**MATERIAL FOR THE TASK:**
= = = =
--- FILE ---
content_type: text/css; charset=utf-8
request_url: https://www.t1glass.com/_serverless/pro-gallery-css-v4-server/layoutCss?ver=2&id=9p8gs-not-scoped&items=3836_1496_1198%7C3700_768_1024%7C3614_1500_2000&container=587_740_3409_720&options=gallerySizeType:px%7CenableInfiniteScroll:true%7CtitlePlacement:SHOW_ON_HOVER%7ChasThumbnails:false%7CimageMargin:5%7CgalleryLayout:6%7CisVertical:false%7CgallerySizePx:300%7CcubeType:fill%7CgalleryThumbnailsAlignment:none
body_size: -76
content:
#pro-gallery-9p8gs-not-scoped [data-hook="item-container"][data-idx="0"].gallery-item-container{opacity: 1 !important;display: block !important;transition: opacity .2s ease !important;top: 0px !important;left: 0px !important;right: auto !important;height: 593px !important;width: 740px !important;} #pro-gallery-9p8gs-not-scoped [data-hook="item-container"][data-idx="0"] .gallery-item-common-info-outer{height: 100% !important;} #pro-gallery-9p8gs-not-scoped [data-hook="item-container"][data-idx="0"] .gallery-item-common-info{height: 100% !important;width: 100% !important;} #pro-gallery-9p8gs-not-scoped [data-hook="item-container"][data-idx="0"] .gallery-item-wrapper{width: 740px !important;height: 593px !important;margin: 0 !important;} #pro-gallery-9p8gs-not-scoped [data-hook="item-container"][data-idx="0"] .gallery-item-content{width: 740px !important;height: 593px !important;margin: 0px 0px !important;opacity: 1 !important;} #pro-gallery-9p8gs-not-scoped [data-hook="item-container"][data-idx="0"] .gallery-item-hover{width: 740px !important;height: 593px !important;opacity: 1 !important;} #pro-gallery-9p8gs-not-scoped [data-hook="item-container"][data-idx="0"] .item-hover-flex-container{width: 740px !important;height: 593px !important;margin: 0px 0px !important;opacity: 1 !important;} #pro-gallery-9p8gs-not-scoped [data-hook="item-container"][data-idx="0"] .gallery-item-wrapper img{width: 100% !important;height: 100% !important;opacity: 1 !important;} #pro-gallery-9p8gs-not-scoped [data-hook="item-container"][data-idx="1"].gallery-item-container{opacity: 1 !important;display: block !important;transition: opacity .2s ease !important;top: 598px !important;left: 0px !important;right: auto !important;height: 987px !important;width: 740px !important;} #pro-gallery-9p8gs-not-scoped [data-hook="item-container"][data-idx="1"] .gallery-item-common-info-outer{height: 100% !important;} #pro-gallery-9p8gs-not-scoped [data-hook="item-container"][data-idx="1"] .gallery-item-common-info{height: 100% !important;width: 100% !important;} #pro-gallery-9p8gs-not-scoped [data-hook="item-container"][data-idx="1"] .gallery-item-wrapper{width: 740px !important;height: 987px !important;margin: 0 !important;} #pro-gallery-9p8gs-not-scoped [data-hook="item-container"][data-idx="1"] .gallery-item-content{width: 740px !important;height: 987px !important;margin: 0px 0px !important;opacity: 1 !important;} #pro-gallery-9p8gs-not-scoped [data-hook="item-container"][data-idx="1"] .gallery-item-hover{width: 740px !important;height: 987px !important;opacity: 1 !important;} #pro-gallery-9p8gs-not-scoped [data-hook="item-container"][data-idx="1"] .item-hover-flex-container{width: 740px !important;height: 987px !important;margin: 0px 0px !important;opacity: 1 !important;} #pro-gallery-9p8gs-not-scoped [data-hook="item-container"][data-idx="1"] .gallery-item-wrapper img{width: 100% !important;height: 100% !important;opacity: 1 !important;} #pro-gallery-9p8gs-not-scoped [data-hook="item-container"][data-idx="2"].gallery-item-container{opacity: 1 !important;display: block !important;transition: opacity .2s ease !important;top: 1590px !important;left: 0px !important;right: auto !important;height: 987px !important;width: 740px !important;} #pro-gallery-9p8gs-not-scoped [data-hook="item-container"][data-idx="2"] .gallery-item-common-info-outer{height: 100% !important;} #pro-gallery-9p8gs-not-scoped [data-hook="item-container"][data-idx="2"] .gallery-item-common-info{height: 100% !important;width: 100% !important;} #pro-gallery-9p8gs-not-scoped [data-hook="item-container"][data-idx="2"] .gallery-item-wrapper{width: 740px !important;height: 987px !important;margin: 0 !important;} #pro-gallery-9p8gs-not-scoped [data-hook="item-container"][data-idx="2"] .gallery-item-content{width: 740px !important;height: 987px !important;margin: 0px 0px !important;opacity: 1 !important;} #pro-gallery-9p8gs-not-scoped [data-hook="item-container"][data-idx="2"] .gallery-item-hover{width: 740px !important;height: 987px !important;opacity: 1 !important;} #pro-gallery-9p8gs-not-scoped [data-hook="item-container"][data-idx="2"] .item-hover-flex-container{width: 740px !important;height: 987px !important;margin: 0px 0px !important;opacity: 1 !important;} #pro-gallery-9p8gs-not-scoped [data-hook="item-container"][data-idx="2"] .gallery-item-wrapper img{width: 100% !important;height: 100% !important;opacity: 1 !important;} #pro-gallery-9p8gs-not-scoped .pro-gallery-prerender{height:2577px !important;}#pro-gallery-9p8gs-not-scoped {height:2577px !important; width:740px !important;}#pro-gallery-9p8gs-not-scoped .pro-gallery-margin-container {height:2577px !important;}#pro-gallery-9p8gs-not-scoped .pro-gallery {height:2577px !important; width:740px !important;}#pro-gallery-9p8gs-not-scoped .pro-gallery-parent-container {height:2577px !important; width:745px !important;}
= = = =
**TASK DIRECTIONS:** Write the listing out once more, keeping each word as it is.

**PROBLEM SOLUTION:**
--- FILE ---
content_type: text/css; charset=utf-8
request_url: https://www.t1glass.com/_serverless/pro-gallery-css-v4-server/layoutCss?ver=2&id=9p8gs-not-scoped&items=3836_1496_1198%7C3700_768_1024%7C3614_1500_2000&container=587_740_3409_720&options=gallerySizeType:px%7CenableInfiniteScroll:true%7CtitlePlacement:SHOW_ON_HOVER%7ChasThumbnails:false%7CimageMargin:5%7CgalleryLayout:6%7CisVertical:false%7CgallerySizePx:300%7CcubeType:fill%7CgalleryThumbnailsAlignment:none
body_size: -76
content:
#pro-gallery-9p8gs-not-scoped [data-hook="item-container"][data-idx="0"].gallery-item-container{opacity: 1 !important;display: block !important;transition: opacity .2s ease !important;top: 0px !important;left: 0px !important;right: auto !important;height: 593px !important;width: 740px !important;} #pro-gallery-9p8gs-not-scoped [data-hook="item-container"][data-idx="0"] .gallery-item-common-info-outer{height: 100% !important;} #pro-gallery-9p8gs-not-scoped [data-hook="item-container"][data-idx="0"] .gallery-item-common-info{height: 100% !important;width: 100% !important;} #pro-gallery-9p8gs-not-scoped [data-hook="item-container"][data-idx="0"] .gallery-item-wrapper{width: 740px !important;height: 593px !important;margin: 0 !important;} #pro-gallery-9p8gs-not-scoped [data-hook="item-container"][data-idx="0"] .gallery-item-content{width: 740px !important;height: 593px !important;margin: 0px 0px !important;opacity: 1 !important;} #pro-gallery-9p8gs-not-scoped [data-hook="item-container"][data-idx="0"] .gallery-item-hover{width: 740px !important;height: 593px !important;opacity: 1 !important;} #pro-gallery-9p8gs-not-scoped [data-hook="item-container"][data-idx="0"] .item-hover-flex-container{width: 740px !important;height: 593px !important;margin: 0px 0px !important;opacity: 1 !important;} #pro-gallery-9p8gs-not-scoped [data-hook="item-container"][data-idx="0"] .gallery-item-wrapper img{width: 100% !important;height: 100% !important;opacity: 1 !important;} #pro-gallery-9p8gs-not-scoped [data-hook="item-container"][data-idx="1"].gallery-item-container{opacity: 1 !important;display: block !important;transition: opacity .2s ease !important;top: 598px !important;left: 0px !important;right: auto !important;height: 987px !important;width: 740px !important;} #pro-gallery-9p8gs-not-scoped [data-hook="item-container"][data-idx="1"] .gallery-item-common-info-outer{height: 100% !important;} #pro-gallery-9p8gs-not-scoped [data-hook="item-container"][data-idx="1"] .gallery-item-common-info{height: 100% !important;width: 100% !important;} #pro-gallery-9p8gs-not-scoped [data-hook="item-container"][data-idx="1"] .gallery-item-wrapper{width: 740px !important;height: 987px !important;margin: 0 !important;} #pro-gallery-9p8gs-not-scoped [data-hook="item-container"][data-idx="1"] .gallery-item-content{width: 740px !important;height: 987px !important;margin: 0px 0px !important;opacity: 1 !important;} #pro-gallery-9p8gs-not-scoped [data-hook="item-container"][data-idx="1"] .gallery-item-hover{width: 740px !important;height: 987px !important;opacity: 1 !important;} #pro-gallery-9p8gs-not-scoped [data-hook="item-container"][data-idx="1"] .item-hover-flex-container{width: 740px !important;height: 987px !important;margin: 0px 0px !important;opacity: 1 !important;} #pro-gallery-9p8gs-not-scoped [data-hook="item-container"][data-idx="1"] .gallery-item-wrapper img{width: 100% !important;height: 100% !important;opacity: 1 !important;} #pro-gallery-9p8gs-not-scoped [data-hook="item-container"][data-idx="2"].gallery-item-container{opacity: 1 !important;display: block !important;transition: opacity .2s ease !important;top: 1590px !important;left: 0px !important;right: auto !important;height: 987px !important;width: 740px !important;} #pro-gallery-9p8gs-not-scoped [data-hook="item-container"][data-idx="2"] .gallery-item-common-info-outer{height: 100% !important;} #pro-gallery-9p8gs-not-scoped [data-hook="item-container"][data-idx="2"] .gallery-item-common-info{height: 100% !important;width: 100% !important;} #pro-gallery-9p8gs-not-scoped [data-hook="item-container"][data-idx="2"] .gallery-item-wrapper{width: 740px !important;height: 987px !important;margin: 0 !important;} #pro-gallery-9p8gs-not-scoped [data-hook="item-container"][data-idx="2"] .gallery-item-content{width: 740px !important;height: 987px !important;margin: 0px 0px !important;opacity: 1 !important;} #pro-gallery-9p8gs-not-scoped [data-hook="item-container"][data-idx="2"] .gallery-item-hover{width: 740px !important;height: 987px !important;opacity: 1 !important;} #pro-gallery-9p8gs-not-scoped [data-hook="item-container"][data-idx="2"] .item-hover-flex-container{width: 740px !important;height: 987px !important;margin: 0px 0px !important;opacity: 1 !important;} #pro-gallery-9p8gs-not-scoped [data-hook="item-container"][data-idx="2"] .gallery-item-wrapper img{width: 100% !important;height: 100% !important;opacity: 1 !important;} #pro-gallery-9p8gs-not-scoped .pro-gallery-prerender{height:2577px !important;}#pro-gallery-9p8gs-not-scoped {height:2577px !important; width:740px !important;}#pro-gallery-9p8gs-not-scoped .pro-gallery-margin-container {height:2577px !important;}#pro-gallery-9p8gs-not-scoped .pro-gallery {height:2577px !important; width:740px !important;}#pro-gallery-9p8gs-not-scoped .pro-gallery-parent-container {height:2577px !important; width:745px !important;}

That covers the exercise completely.